--- About this task ---
Could you output every record again, exactly as given?

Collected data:
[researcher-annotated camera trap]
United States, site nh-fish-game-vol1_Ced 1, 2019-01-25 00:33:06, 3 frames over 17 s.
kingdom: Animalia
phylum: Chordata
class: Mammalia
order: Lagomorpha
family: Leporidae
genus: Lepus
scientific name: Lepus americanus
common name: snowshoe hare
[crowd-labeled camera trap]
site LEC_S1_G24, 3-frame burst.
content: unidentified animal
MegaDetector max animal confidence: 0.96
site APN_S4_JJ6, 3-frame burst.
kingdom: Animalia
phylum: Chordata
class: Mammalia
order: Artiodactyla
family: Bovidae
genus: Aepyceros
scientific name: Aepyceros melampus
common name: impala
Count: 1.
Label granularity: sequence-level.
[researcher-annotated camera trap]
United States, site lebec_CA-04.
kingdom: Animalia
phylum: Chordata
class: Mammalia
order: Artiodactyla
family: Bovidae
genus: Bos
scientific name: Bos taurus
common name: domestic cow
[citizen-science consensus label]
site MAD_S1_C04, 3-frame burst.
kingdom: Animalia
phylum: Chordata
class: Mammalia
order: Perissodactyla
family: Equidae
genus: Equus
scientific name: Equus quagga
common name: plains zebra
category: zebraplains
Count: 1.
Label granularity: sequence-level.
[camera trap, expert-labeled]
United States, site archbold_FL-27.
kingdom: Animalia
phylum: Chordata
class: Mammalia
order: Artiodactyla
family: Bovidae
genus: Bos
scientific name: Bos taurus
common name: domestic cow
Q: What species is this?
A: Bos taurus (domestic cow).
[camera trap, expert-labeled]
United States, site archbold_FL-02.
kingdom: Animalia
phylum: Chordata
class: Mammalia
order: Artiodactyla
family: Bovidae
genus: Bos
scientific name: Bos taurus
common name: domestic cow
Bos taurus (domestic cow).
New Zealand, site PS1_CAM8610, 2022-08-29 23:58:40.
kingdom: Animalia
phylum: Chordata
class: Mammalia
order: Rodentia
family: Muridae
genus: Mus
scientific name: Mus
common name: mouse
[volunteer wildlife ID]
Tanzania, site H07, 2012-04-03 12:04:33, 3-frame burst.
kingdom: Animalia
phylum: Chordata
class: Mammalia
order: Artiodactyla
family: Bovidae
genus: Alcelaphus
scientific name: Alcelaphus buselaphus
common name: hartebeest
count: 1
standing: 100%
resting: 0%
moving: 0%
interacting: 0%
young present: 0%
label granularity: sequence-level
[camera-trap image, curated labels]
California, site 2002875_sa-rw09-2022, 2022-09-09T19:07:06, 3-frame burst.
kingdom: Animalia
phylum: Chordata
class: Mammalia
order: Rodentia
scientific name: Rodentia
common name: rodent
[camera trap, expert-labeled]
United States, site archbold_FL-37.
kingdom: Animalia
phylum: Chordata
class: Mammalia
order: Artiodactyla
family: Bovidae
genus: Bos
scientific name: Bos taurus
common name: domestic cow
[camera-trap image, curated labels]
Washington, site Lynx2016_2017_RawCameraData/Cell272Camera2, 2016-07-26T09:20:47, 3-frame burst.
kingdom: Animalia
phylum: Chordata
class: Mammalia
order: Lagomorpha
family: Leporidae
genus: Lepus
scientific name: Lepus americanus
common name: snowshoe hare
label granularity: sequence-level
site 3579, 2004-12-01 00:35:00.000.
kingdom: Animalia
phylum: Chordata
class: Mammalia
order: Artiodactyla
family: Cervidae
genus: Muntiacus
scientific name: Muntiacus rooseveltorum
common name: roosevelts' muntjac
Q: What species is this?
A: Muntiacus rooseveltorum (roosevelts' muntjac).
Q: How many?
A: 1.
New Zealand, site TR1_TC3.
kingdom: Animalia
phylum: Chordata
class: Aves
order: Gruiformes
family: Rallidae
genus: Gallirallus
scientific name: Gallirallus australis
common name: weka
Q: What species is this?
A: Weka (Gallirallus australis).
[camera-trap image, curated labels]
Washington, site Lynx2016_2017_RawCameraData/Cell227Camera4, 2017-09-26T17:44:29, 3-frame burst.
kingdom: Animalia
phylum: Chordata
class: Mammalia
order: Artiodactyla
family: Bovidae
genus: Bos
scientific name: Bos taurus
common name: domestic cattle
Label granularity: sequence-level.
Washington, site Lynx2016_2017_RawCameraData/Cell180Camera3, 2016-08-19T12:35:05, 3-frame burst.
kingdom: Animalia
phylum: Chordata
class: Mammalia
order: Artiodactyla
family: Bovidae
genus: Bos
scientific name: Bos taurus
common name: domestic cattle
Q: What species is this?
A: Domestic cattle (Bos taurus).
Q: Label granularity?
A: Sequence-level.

--- Worked solution ---
[researcher-annotated camera trap]
United States, site nh-fish-game-vol1_Ced 1, 2019-01-25 00:33:06, 3 frames over 17 s.
kingdom: Animalia
phylum: Chordata
class: Mammalia
order: Lagomorpha
family: Leporidae
genus: Lepus
scientific name: Lepus americanus
common name: snowshoe hare
[crowd-labeled camera trap]
site LEC_S1_G24, 3-frame burst.
content: unidentified animal
MegaDetector max animal confidence: 0.96
site APN_S4_JJ6, 3-frame burst.
kingdom: Animalia
phylum: Chordata
class: Mammalia
order: Artiodactyla
family: Bovidae
genus: Aepyceros
scientific name: Aepyceros melampus
common name: impala
Count: 1.
Label granularity: sequence-level.
[researcher-annotated camera trap]
United States, site lebec_CA-04.
kingdom: Animalia
phylum: Chordata
class: Mammalia
order: Artiodactyla
family: Bovidae
genus: Bos
scientific name: Bos taurus
common name: domestic cow
[citizen-science consensus label]
site MAD_S1_C04, 3-frame burst.
kingdom: Animalia
phylum: Chordata
class: Mammalia
order: Perissodactyla
family: Equidae
genus: Equus
scientific name: Equus quagga
common name: plains zebra
category: zebraplains
Count: 1.
Label granularity: sequence-level.
[camera trap, expert-labeled]
United States, site archbold_FL-27.
kingdom: Animalia
phylum: Chordata
class: Mammalia
order: Artiodactyla
family: Bovidae
genus: Bos
scientific name: Bos taurus
common name: domestic cow
Q: What species is this?
A: Bos taurus (domestic cow).
[camera trap, expert-labeled]
United States, site archbold_FL-02.
kingdom: Animalia
phylum: Chordata
class: Mammalia
order: Artiodactyla
family: Bovidae
genus: Bos
scientific name: Bos taurus
common name: domestic cow
Bos taurus (domestic cow).
New Zealand, site PS1_CAM8610, 2022-08-29 23:58:40.
kingdom: Animalia
phylum: Chordata
class: Mammalia
order: Rodentia
family: Muridae
genus: Mus
scientific name: Mus
common name: mouse
[volunteer wildlife ID]
Tanzania, site H07, 2012-04-03 12:04:33, 3-frame burst.
kingdom: Animalia
phylum: Chordata
class: Mammalia
order: Artiodactyla
family: Bovidae
genus: Alcelaphus
scientific name: Alcelaphus buselaphus
common name: hartebeest
count: 1
standing: 100%
resting: 0%
moving: 0%
interacting: 0%
young present: 0%
label granularity: sequence-level
[camera-trap image, curated labels]
California, site 2002875_sa-rw09-2022, 2022-09-09T19:07:06, 3-frame burst.
kingdom: Animalia
phylum: Chordata
class: Mammalia
order: Rodentia
scientific name: Rodentia
common name: rodent
[camera trap, expert-labeled]
United States, site archbold_FL-37.
kingdom: Animalia
phylum: Chordata
class: Mammalia
order: Artiodactyla
family: Bovidae
genus: Bos
scientific name: Bos taurus
common name: domestic cow
[camera-trap image, curated labels]
Washington, site Lynx2016_2017_RawCameraData/Cell272Camera2, 2016-07-26T09:20:47, 3-frame burst.
kingdom: Animalia
phylum: Chordata
class: Mammalia
order: Lagomorpha
family: Leporidae
genus: Lepus
scientific name: Lepus americanus
common name: snowshoe hare
label granularity: sequence-level
site 3579, 2004-12-01 00:35:00.000.
kingdom: Animalia
phylum: Chordata
class: Mammalia
order: Artiodactyla
family: Cervidae
genus: Muntiacus
scientific name: Muntiacus rooseveltorum
common name: roosevelts' muntjac
Q: What species is this?
A: Muntiacus rooseveltorum (roosevelts' muntjac).
Q: How many?
A: 1.
New Zealand, site TR1_TC3.
kingdom: Animalia
phylum: Chordata
class: Aves
order: Gruiformes
family: Rallidae
genus: Gallirallus
scientific name: Gallirallus australis
common name: weka
Q: What species is this?
A: Weka (Gallirallus australis).
[camera-trap image, curated labels]
Washington, site Lynx2016_2017_RawCameraData/Cell227Camera4, 2017-09-26T17:44:29, 3-frame burst.
kingdom: Animalia
phylum: Chordata
class: Mammalia
order: Artiodactyla
family: Bovidae
genus: Bos
scientific name: Bos taurus
common name: domestic cattle
Label granularity: sequence-level.
Washington, site Lynx2016_2017_RawCameraData/Cell180Camera3, 2016-08-19T12:35:05, 3-frame burst.
kingdom: Animalia
phylum: Chordata
class: Mammalia
order: Artiodactyla
family: Bovidae
genus: Bos
scientific name: Bos taurus
common name: domestic cattle
Q: What species is this?
A: Domestic cattle (Bos taurus).
Q: Label granularity?
A: Sequence-level.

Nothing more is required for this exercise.